RÉPUBLIQUE FRANÇAISE
AU NOM DU PEUPLE FRANÇAIS
COUR D'APPEL DE PARIS
Pôle 6 - Chambre 12
ARRÊT DU 13 Mai 2022
(n° , 1 pages)
Numéro d'inscription au répertoire général : S N° RG 18/09996 - N° Portalis 35L7-V-B7C-B6JLT
Décision déférée à la Cour : jugement rendu le 04 Mai 2018 par le Tribunal des Affaires de Sécurité Sociale de PARIS RG n° 17/00543
APPELANTE
Madame [W] [V]
[Adresse 1]
[Localité 4]
comparante en personne, non assistée
INTIMEE
URSSAF -PAYS DE LA LOIRE venant aux droits de l'URSSAF ILE DE FRANCE
[Adresse 2]
[Localité 3]
représentée par Mme [O] en vertu d'un pouvoir spécial
COMPOSITION DE LA COUR :
En application des dispositions de l'article 945-1 du code de procédure civile, l'affaire a été débattue le 11 Mars 2022, en audience publique, les parties ne s'y étant pas opposées, devant Monsieur Lionel LAFON, Conseiller, chargé du rapport.
Ce magistrat a rendu compte des plaidoiries dans le délibéré de la cour, composée de :
Monsieur Pascal PEDRON, Président de chambre
Madame Sophie BRINET, Présidente de chambre
Monsieur Lionel LAFON, Conseiller
Greffier : Madame Claire BECCAVIN, lors des débats
ARRET :
- CONTRADICTOIRE
- prononcé
par mise à disposition de l'arrêt au greffe de la cour, les parties en ayant été préalablement avisées dans les conditions prévues au deuxième alinéa de l'article 450 du code de procédure civile.
-signé par Monsieur Pascal PEDRON, Président de chambre et par Madame Claire BECCAVIN, greffière à laquelle la minute de la décision a été remise par le magistrat signataire.
La cour statue sur l'appel régulièrement interjeté par Mme [W] [V] (l'assurée) d'un jugement rendu le 04 mai 2018 par le tribunal des affaires de sécurité sociale de Paris dans un litige l'opposant à l'union pour le recouvrement des cotisations de sécurité sociale et d'allocations familiales d'Île-de-France (l'URSSAF), à laquelle se substitue volontairement l'URSSAF des Pays-de-la-Loire (l'URSSAF).
FAITS, PROCÉDURE, PRÉTENTIONS ET MOYENS DES PARTIES
Mme [V] qui exerce en qualité de masseur kinésithérapeute libérale a saisi le tribunal des affaires de sécurité sociale de Paris le 24 janvier 2017 d'une opposition à une contrainte de l'URSSAF délivrée le 12 janvier 2017, et signifiée le 16 janvier 2017, pour le recouvrement des sommes de 2 449 euros en cotisations et 132 euros en majorations de retard au titre du 4e trimestre 2016.

**Données fournies**
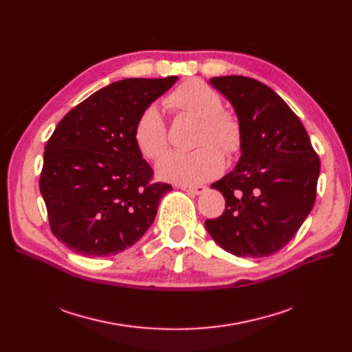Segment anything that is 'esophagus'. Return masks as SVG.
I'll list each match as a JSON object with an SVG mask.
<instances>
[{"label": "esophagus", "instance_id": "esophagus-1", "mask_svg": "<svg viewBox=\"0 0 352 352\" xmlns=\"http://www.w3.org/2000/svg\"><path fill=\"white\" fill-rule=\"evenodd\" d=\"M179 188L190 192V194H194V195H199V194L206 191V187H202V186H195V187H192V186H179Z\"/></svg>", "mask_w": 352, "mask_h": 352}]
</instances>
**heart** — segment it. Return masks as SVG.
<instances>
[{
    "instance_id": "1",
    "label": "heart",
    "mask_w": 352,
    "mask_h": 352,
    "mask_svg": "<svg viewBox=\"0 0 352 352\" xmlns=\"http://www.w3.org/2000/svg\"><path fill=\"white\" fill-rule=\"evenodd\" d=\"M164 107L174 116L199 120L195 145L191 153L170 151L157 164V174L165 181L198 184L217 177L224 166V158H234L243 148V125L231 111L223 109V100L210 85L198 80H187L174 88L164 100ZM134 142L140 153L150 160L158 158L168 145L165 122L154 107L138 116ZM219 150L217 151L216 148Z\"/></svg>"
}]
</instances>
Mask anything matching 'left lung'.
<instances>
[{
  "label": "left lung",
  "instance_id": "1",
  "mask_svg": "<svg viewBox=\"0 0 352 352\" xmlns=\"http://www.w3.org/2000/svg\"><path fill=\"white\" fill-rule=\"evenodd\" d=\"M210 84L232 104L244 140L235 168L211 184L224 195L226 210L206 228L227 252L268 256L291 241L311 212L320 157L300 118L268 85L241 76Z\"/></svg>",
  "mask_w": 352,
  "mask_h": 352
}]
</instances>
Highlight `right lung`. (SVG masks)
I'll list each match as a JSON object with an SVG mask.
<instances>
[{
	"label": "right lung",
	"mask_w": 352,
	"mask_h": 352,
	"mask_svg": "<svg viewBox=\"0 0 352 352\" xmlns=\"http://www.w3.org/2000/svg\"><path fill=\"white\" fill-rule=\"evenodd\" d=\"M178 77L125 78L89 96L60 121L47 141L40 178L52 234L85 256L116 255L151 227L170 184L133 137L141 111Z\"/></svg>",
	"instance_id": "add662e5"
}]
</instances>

**Tâche courte 1**
Recopiez fidèlement le passage de l'arrêt de la cour d'appel qui commence par "-signé par Monsieur" et se termine par "le magistrat signataire.".
**Tâche courte 2**
Rédigez la suite de l'arrêt de la cour d'appel, en reprenant juste après sa dernière phrase.

**Corrigé 1**
-signé par Monsieur Pascal PEDRON, Président de chambre et par Madame Claire BECCAVIN, greffière à laquelle la minute de la décision a été remise par le magistrat signataire.

**Corrigé 2**
Le tribunal des affaires de sécurité sociale de Paris, par jugement contradictoire et en dernier ressort du 04 mai 2018, a :
- débouté Mme [W] [V] de sa demande d'annulation de la contrainte délivrée le 12 janvier 2017 ;
- déclaré l'URSSAF d'Ile-de-France recevable en sa demande de validation de la contrainte;
- dit que l'URSSAF d'Ile-de-France n'est pas un organisme mutualiste et dispose de la capacité d'agir en recouvrement des cotisations ;
- déclaré la procédure de recouvrement diligentée par l'URSSAF d'Ile-de-France à l'encontre de Mme [V] régulière et bien fondée ;
- validé la contrainte délivrée le 12 janvier 2017 par l'URSSAF d'Ile-de-France à l'encontre de Mme [V] à hauteur de la somme de 2 449 euros au titre des cotisations dues pour le quatrième trimestre de l'année 2016 et la somme de 132 euros au titre des majorations de retard ;
- dit, en conséquence, que la contrainte sera exécutoire de droit nonobstant appel et produira son plein et entier effet;
- dit que les frais de signification de la contrainte seront à la charge de Mme [V] ;
- rappelé que la procédure est sans frais ni dépens.
Mme [V] a, le 23 août 2018, interjeté « appel nullité » de ce jugement qui lui avait été notifié le 14 août 2018.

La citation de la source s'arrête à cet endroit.